Investigating the Temporal Variability in Salinity from Ascending and Descending Passes in SMOS and Aquarius
Banks, C., Gommenginger, C., Srokosz, M., and Snaith, H. (16-Apr-13)

The launch of the SMOS and Aquarius satellites marked a new era in satellite oceanography allowing routine monitoring of the salinity of the world's oceans on synoptic scales. However, there are significant issues affecting the performance of SMOS related to the satellite direction (ascending/descending passes) although the magnitude has decreased with revised versions of the processor. On-going work has shown that Aquarius also has a bias between SSS from ascending passes and SSS from descending passes. The ascending/descending bias in SMOS SSS is significant and is likely, in part, linked to changes in galactic glint and sun contamination through the year. The ascending/descending bias for Aquarius is less pronounced but is still significant.

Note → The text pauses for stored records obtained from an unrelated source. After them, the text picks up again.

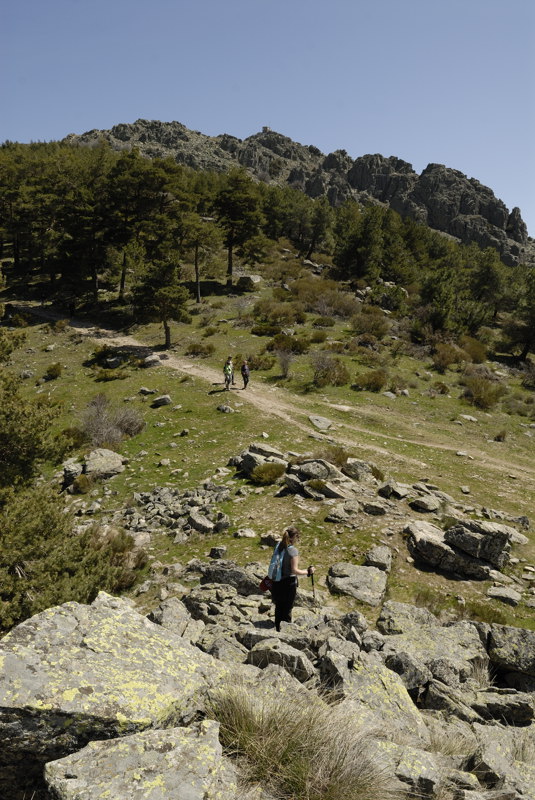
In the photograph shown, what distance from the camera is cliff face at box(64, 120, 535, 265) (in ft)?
482

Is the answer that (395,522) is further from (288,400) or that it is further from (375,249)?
(375,249)

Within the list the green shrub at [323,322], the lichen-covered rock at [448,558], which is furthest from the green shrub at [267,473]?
the green shrub at [323,322]

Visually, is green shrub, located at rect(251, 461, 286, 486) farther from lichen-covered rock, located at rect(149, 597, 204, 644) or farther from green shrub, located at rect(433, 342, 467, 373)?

SMOS has a sun-synchronous orbit such that at ~6 a.m. (local time) SMOS is ascending (satellite moving from south to north) and at ~6 p.m. is descending (satellite moving north to south). Similarly, Aquarius is in a sun-synchronous orbit but the direction of passes is 12-hours out of phase so that Aquarius is ascending at ~6 p.m. and descending at ~6 a.m. This paper reviews work-to-date at the UK National Oceanography Centre on a study concerned with looking at differences amongst SSS derived from SMOS and Aquarius from ascending and descending passes. The aim is to take advantage of data from both satellites and utilise the phase difference to investigate whether time of day is a factor (e.g. biases due to diurnal warming effects or the tendency for heavy precipitation to occur mid-afternoon in tropical regions).

The study region is the global oceans between 60°S and 60°N and the data are from 1 September 2011 to 31 October 2012 for Aquarius (processor V1.3) and 1 September 2010 to 31 October 2012 for SMOS (processor V5_50). For SMOS and Aquarius separately, the mean, daily SSS from all descending passes is subtracted from the mean daily SSS from all ascending passes (SSSA-D). Both satellites show temporal variability in SSSA-D but the variations are not in phase. The study considers results globally as well as smaller regions and over latitudinal ranges.